◆ PASSAGE SHOWN
____

Proprietary Software

Published on 22 February 2012 06:47 AM EST
Written by Michael Larabel in Proprietary Software
64 Comments

Adobe has issued a statement this morning that they will effectively be abandoning Flash Player support on Linux. After Flash Player 11.2 they will no longer be providing updates for Linux users but just maintaining the 11.2 release. Google is expected to take over with a Flash Player implementation based upon a new API, but only for Google Chrome-based web-browsers.

Hitting my inbox this morning was Adobe and Google Partnering for Flash Player on Linux. The statement is brief but basically it says Google and Adobe have been working to develop a modern API for web-browser plug-ins. The result of this collaboration is PPAPI (codenamed "Pepper") and is designed to be work for different web-browsers and operating systems. The Pepper Plug-In API is something that Google has been working on for at least the past three years to replace NPAPI (the Netscape Plug-In API).

PPAPI is designed to work across browsers and platforms, but as of right now Google Chrome/Chromium is the only supported web-browser. Mozilla has previously said they are not interested in supporting PPAPI for Firefox.

Adobe has partnered with Google now to provide a PPAPI-based implementation of Flash for x86/x86_64 that's supported by the Google Chrome browser. Google is expected to begin shipping this new Flash Player within their Chrome browser later this year for all supported platforms. As far as any other browsers getting in on this action, Adobe doesn't mention any others.

____

◆ OBJECTIVES
[1] Quote the Flash Player article, starting at the words "Hitting my inbox" and ending after the words "Netscape Plug-In API).".
[2] According to the Flash Player article, what is the codename of the plug-in API that Google and Adobe developed?

[Rows from a segmentation dataset]
____

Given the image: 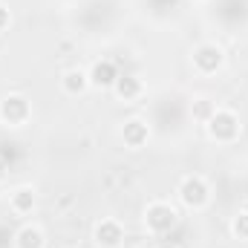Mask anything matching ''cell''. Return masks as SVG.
I'll list each match as a JSON object with an SVG mask.
<instances>
[{
  "label": "cell",
  "instance_id": "1",
  "mask_svg": "<svg viewBox=\"0 0 248 248\" xmlns=\"http://www.w3.org/2000/svg\"><path fill=\"white\" fill-rule=\"evenodd\" d=\"M176 225H179V211H176L170 202L156 199V202H150V205L144 208V228H147V234L165 237V234H170Z\"/></svg>",
  "mask_w": 248,
  "mask_h": 248
},
{
  "label": "cell",
  "instance_id": "2",
  "mask_svg": "<svg viewBox=\"0 0 248 248\" xmlns=\"http://www.w3.org/2000/svg\"><path fill=\"white\" fill-rule=\"evenodd\" d=\"M205 130H208V136H211L217 144H231V141L240 139V133H243V122H240V116H237L234 110L217 107V113L205 122Z\"/></svg>",
  "mask_w": 248,
  "mask_h": 248
},
{
  "label": "cell",
  "instance_id": "3",
  "mask_svg": "<svg viewBox=\"0 0 248 248\" xmlns=\"http://www.w3.org/2000/svg\"><path fill=\"white\" fill-rule=\"evenodd\" d=\"M176 196H179V202L185 205L187 211H205V208L211 205V185H208L205 176L190 173V176H185V179L179 182Z\"/></svg>",
  "mask_w": 248,
  "mask_h": 248
},
{
  "label": "cell",
  "instance_id": "4",
  "mask_svg": "<svg viewBox=\"0 0 248 248\" xmlns=\"http://www.w3.org/2000/svg\"><path fill=\"white\" fill-rule=\"evenodd\" d=\"M190 63L199 75H217L222 66H225V49L214 41H205L199 46H193L190 52Z\"/></svg>",
  "mask_w": 248,
  "mask_h": 248
},
{
  "label": "cell",
  "instance_id": "5",
  "mask_svg": "<svg viewBox=\"0 0 248 248\" xmlns=\"http://www.w3.org/2000/svg\"><path fill=\"white\" fill-rule=\"evenodd\" d=\"M29 119H32V104H29L26 95H20V93L3 95V101H0V122L6 127H23Z\"/></svg>",
  "mask_w": 248,
  "mask_h": 248
},
{
  "label": "cell",
  "instance_id": "6",
  "mask_svg": "<svg viewBox=\"0 0 248 248\" xmlns=\"http://www.w3.org/2000/svg\"><path fill=\"white\" fill-rule=\"evenodd\" d=\"M124 225L113 217H101L93 225V243L98 248H122L124 246Z\"/></svg>",
  "mask_w": 248,
  "mask_h": 248
},
{
  "label": "cell",
  "instance_id": "7",
  "mask_svg": "<svg viewBox=\"0 0 248 248\" xmlns=\"http://www.w3.org/2000/svg\"><path fill=\"white\" fill-rule=\"evenodd\" d=\"M119 136H122L124 147L141 150V147L150 141V124L144 122V119H127V122L122 124V130H119Z\"/></svg>",
  "mask_w": 248,
  "mask_h": 248
},
{
  "label": "cell",
  "instance_id": "8",
  "mask_svg": "<svg viewBox=\"0 0 248 248\" xmlns=\"http://www.w3.org/2000/svg\"><path fill=\"white\" fill-rule=\"evenodd\" d=\"M87 75H90V87H95V90H113V84H116V78H119L122 72L116 69L113 61L101 58V61H95L87 69Z\"/></svg>",
  "mask_w": 248,
  "mask_h": 248
},
{
  "label": "cell",
  "instance_id": "9",
  "mask_svg": "<svg viewBox=\"0 0 248 248\" xmlns=\"http://www.w3.org/2000/svg\"><path fill=\"white\" fill-rule=\"evenodd\" d=\"M113 93H116L119 101L130 104V101H136V98L144 93V81H141L139 75H133V72H122V75L116 78V84H113Z\"/></svg>",
  "mask_w": 248,
  "mask_h": 248
},
{
  "label": "cell",
  "instance_id": "10",
  "mask_svg": "<svg viewBox=\"0 0 248 248\" xmlns=\"http://www.w3.org/2000/svg\"><path fill=\"white\" fill-rule=\"evenodd\" d=\"M35 205H38V190H35V187L20 185V187H15V190L9 193V208H12L15 214H20V217L32 214Z\"/></svg>",
  "mask_w": 248,
  "mask_h": 248
},
{
  "label": "cell",
  "instance_id": "11",
  "mask_svg": "<svg viewBox=\"0 0 248 248\" xmlns=\"http://www.w3.org/2000/svg\"><path fill=\"white\" fill-rule=\"evenodd\" d=\"M15 248H46V234L38 225L26 222L15 231Z\"/></svg>",
  "mask_w": 248,
  "mask_h": 248
},
{
  "label": "cell",
  "instance_id": "12",
  "mask_svg": "<svg viewBox=\"0 0 248 248\" xmlns=\"http://www.w3.org/2000/svg\"><path fill=\"white\" fill-rule=\"evenodd\" d=\"M61 90L66 95H84L90 90V75L87 69H66L61 75Z\"/></svg>",
  "mask_w": 248,
  "mask_h": 248
},
{
  "label": "cell",
  "instance_id": "13",
  "mask_svg": "<svg viewBox=\"0 0 248 248\" xmlns=\"http://www.w3.org/2000/svg\"><path fill=\"white\" fill-rule=\"evenodd\" d=\"M190 113H193V119H196V122L205 124L214 113H217V104H214L211 98H196V101L190 104Z\"/></svg>",
  "mask_w": 248,
  "mask_h": 248
},
{
  "label": "cell",
  "instance_id": "14",
  "mask_svg": "<svg viewBox=\"0 0 248 248\" xmlns=\"http://www.w3.org/2000/svg\"><path fill=\"white\" fill-rule=\"evenodd\" d=\"M231 237L240 240V243H248V211H240L237 217H231Z\"/></svg>",
  "mask_w": 248,
  "mask_h": 248
},
{
  "label": "cell",
  "instance_id": "15",
  "mask_svg": "<svg viewBox=\"0 0 248 248\" xmlns=\"http://www.w3.org/2000/svg\"><path fill=\"white\" fill-rule=\"evenodd\" d=\"M9 23H12V12L0 3V32H3V29H9Z\"/></svg>",
  "mask_w": 248,
  "mask_h": 248
},
{
  "label": "cell",
  "instance_id": "16",
  "mask_svg": "<svg viewBox=\"0 0 248 248\" xmlns=\"http://www.w3.org/2000/svg\"><path fill=\"white\" fill-rule=\"evenodd\" d=\"M156 248H179V246H173V243H162V246H156Z\"/></svg>",
  "mask_w": 248,
  "mask_h": 248
},
{
  "label": "cell",
  "instance_id": "17",
  "mask_svg": "<svg viewBox=\"0 0 248 248\" xmlns=\"http://www.w3.org/2000/svg\"><path fill=\"white\" fill-rule=\"evenodd\" d=\"M3 176H6V165L0 162V179H3Z\"/></svg>",
  "mask_w": 248,
  "mask_h": 248
}]
</instances>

____

◆ SOLVED PROBLEMS
[1]
Hitting my inbox this morning was Adobe and Google Partnering for Flash Player on Linux. The statement is brief but basically it says Google and Adobe have been working to develop a modern API for web-browser plug-ins. The result of this collaboration is PPAPI (codenamed "Pepper") and is designed to be work for different web-browsers and operating systems. The Pepper Plug-In API is something that Google has been working on for at least the past three years to replace NPAPI (the Netscape Plug-In API).

[2] Pepper